*Data records*.
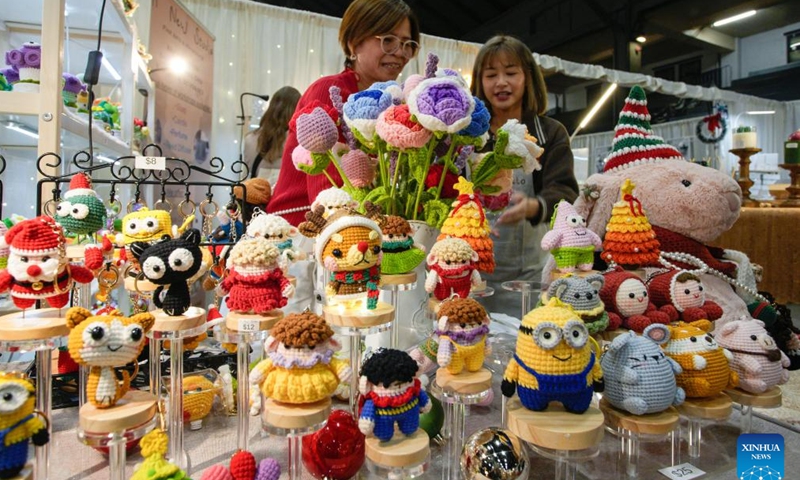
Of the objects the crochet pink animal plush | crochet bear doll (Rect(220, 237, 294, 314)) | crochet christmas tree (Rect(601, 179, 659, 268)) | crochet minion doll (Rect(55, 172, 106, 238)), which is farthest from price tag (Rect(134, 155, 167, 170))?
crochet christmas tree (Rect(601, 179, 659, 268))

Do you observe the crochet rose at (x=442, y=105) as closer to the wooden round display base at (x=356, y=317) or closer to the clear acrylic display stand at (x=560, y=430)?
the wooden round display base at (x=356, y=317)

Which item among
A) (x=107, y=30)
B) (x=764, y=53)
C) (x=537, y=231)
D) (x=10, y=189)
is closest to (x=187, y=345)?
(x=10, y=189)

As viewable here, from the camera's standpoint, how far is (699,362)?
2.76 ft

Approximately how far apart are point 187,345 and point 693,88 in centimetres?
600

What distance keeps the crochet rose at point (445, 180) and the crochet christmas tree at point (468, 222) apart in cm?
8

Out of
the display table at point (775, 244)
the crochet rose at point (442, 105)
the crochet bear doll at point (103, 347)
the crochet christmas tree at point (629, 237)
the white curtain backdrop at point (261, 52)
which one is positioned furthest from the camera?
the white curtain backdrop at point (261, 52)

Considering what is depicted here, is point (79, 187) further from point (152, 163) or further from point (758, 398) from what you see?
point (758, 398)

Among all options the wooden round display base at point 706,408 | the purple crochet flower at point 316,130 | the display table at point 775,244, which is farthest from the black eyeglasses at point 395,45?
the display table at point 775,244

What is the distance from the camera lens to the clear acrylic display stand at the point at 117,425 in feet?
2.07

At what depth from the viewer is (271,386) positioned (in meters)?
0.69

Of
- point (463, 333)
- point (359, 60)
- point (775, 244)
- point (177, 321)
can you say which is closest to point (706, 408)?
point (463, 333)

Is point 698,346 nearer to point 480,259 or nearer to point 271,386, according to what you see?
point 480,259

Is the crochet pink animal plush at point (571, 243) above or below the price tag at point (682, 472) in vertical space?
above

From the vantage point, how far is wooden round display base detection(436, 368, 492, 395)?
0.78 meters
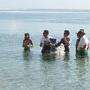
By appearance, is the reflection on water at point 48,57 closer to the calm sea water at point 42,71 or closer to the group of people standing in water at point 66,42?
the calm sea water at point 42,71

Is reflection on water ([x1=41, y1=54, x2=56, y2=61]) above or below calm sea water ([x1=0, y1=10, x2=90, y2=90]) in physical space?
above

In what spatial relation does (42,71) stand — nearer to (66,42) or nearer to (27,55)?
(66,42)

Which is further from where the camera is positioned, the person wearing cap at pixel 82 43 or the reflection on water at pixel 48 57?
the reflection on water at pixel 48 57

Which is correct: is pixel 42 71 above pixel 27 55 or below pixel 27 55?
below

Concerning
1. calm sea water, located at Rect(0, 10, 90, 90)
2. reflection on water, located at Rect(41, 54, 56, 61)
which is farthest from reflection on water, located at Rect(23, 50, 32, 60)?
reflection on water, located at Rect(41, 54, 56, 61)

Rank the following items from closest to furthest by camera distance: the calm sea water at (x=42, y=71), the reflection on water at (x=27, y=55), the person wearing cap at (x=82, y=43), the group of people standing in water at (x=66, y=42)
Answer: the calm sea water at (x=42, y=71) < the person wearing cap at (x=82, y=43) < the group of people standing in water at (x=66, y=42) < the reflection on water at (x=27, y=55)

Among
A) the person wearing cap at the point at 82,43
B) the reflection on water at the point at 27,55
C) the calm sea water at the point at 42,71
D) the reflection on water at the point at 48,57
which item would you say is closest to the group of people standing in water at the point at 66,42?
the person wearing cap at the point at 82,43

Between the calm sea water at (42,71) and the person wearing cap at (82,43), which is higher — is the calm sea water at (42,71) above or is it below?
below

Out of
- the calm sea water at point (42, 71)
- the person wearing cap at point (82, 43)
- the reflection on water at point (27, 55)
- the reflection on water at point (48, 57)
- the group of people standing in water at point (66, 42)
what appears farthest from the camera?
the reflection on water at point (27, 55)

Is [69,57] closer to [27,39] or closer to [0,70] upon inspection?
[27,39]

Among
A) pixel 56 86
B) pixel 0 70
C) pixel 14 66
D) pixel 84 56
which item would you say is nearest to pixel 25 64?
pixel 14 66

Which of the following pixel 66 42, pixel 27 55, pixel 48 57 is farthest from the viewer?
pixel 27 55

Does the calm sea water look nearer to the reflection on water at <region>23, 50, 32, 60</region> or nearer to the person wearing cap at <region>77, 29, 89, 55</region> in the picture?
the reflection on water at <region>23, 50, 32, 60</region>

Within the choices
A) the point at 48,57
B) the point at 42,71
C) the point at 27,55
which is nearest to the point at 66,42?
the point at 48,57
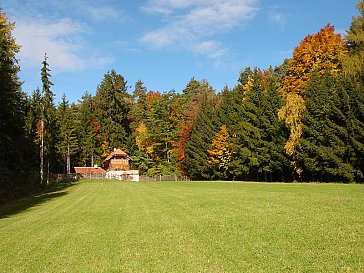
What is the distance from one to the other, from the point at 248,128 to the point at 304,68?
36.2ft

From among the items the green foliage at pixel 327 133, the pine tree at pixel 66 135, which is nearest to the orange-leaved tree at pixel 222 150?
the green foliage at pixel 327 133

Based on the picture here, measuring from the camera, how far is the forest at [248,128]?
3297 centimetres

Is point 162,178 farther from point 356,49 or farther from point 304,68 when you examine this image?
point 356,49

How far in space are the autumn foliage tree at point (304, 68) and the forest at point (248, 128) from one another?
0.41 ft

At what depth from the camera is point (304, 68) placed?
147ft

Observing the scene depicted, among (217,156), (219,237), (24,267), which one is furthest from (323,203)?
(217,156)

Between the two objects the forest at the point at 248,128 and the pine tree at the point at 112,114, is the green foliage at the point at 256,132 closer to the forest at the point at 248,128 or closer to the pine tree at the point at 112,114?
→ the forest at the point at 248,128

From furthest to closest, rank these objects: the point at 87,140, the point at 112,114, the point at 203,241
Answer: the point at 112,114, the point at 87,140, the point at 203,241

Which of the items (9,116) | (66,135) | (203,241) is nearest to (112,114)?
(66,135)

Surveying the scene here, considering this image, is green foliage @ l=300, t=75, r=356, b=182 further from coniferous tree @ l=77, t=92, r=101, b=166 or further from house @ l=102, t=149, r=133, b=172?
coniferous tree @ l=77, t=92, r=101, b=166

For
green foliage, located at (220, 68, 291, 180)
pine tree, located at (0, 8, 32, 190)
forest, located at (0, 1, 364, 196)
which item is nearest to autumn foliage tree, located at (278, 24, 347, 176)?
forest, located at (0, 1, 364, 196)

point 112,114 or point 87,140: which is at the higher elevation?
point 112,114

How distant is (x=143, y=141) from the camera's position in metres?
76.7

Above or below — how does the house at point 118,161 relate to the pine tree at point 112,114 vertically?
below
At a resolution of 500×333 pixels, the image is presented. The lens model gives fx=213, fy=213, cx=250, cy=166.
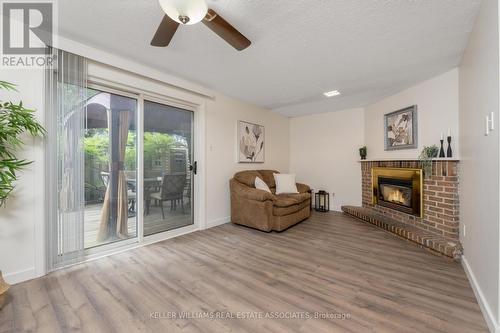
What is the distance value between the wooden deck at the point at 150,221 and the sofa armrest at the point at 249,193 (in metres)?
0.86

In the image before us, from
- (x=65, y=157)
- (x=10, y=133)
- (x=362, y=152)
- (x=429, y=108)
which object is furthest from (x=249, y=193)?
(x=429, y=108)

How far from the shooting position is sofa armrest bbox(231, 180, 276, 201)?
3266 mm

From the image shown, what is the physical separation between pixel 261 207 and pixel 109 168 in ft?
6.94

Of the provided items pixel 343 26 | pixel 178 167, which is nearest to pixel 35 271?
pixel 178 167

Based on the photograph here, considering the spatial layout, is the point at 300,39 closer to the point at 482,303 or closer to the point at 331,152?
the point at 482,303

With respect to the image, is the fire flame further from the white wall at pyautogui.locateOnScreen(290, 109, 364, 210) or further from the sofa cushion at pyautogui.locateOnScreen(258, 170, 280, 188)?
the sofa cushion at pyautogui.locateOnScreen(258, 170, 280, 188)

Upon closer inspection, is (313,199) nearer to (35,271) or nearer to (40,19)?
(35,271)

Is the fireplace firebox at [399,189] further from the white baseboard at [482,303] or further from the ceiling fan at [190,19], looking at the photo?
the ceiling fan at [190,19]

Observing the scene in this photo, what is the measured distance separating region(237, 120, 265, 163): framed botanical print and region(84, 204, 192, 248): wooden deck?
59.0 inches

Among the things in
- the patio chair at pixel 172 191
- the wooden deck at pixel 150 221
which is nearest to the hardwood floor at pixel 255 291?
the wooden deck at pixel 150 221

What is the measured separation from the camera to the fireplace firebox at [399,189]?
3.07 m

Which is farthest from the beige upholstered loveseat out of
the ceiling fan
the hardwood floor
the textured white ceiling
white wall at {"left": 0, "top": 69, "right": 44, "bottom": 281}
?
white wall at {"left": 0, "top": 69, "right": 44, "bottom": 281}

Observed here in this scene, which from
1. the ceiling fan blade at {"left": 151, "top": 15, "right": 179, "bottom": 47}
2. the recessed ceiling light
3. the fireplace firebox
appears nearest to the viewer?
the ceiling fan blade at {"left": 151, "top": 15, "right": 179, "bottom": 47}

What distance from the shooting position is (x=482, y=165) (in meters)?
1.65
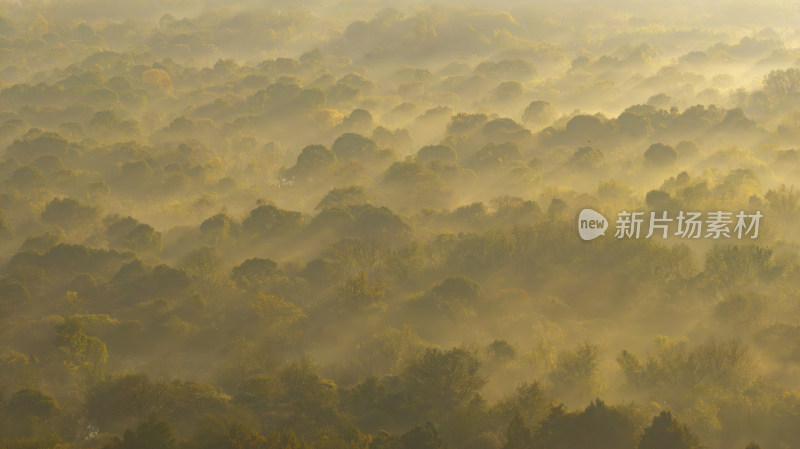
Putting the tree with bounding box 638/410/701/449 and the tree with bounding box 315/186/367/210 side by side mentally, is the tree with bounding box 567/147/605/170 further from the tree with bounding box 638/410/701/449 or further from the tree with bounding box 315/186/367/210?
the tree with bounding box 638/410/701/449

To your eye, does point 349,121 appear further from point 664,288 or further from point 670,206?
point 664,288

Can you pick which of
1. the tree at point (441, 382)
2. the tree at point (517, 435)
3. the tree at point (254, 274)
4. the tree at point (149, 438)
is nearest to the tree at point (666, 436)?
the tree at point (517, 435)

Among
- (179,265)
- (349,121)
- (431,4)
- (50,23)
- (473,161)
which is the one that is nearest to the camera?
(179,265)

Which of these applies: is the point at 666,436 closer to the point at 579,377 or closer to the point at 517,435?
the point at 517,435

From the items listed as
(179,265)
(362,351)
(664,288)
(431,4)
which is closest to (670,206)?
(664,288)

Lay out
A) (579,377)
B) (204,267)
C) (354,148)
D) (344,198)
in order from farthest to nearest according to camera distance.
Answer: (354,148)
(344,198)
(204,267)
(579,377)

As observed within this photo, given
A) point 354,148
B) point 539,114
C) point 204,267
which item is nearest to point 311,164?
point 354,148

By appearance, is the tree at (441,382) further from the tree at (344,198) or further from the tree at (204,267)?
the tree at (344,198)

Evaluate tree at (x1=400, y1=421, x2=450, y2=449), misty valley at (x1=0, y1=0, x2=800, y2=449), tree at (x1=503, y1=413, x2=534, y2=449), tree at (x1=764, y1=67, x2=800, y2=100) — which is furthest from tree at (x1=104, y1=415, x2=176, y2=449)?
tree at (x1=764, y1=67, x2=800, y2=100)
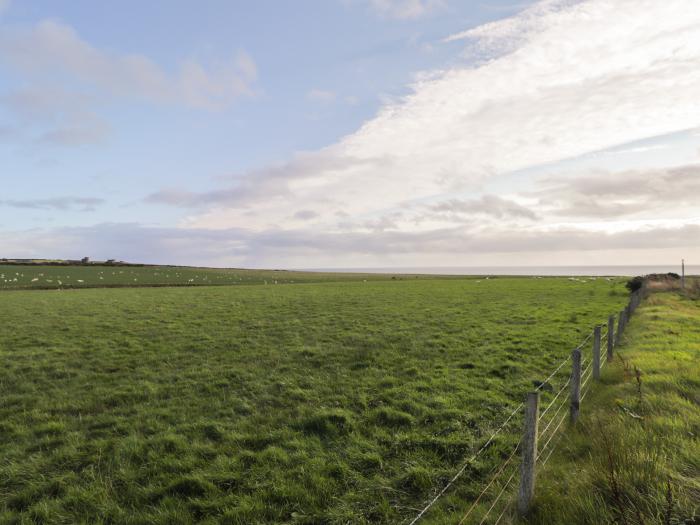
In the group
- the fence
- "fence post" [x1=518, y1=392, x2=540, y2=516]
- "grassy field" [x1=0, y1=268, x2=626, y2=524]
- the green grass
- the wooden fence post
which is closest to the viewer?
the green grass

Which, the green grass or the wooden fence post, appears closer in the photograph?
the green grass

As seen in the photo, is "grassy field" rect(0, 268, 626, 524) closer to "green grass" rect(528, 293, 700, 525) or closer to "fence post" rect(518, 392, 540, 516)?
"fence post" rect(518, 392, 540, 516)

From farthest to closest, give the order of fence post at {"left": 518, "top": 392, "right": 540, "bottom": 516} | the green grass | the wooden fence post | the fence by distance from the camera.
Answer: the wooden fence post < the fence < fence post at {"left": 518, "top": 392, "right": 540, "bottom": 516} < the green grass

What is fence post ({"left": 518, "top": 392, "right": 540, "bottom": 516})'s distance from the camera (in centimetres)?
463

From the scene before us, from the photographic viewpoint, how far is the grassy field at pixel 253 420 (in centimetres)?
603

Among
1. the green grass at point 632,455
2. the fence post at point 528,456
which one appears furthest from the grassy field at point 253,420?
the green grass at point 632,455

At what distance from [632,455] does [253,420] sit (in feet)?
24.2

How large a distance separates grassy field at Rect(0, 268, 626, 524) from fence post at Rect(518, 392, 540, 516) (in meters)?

*Task description*. Give back, unchanged, every line from the one with "What is fence" to the end of the entries above.

*Exercise solution*.
What is fence post ({"left": 518, "top": 392, "right": 540, "bottom": 516})'s distance from the camera (in centimetres)?
463

From the scene before us, from the photographic viewpoint, how far is the grassy field at pixel 253 420 (in centimetres)?
603

Among
1. the green grass at point 632,455
2. the fence post at point 528,456
which one appears furthest from the grassy field at point 253,420?
the green grass at point 632,455

At what distance from [632,455] does [253,420] sit (in feet)?
24.2

How large a distance separates grassy field at Rect(0, 268, 626, 524) from fence post at Rect(518, 392, 540, 516) (in meters)?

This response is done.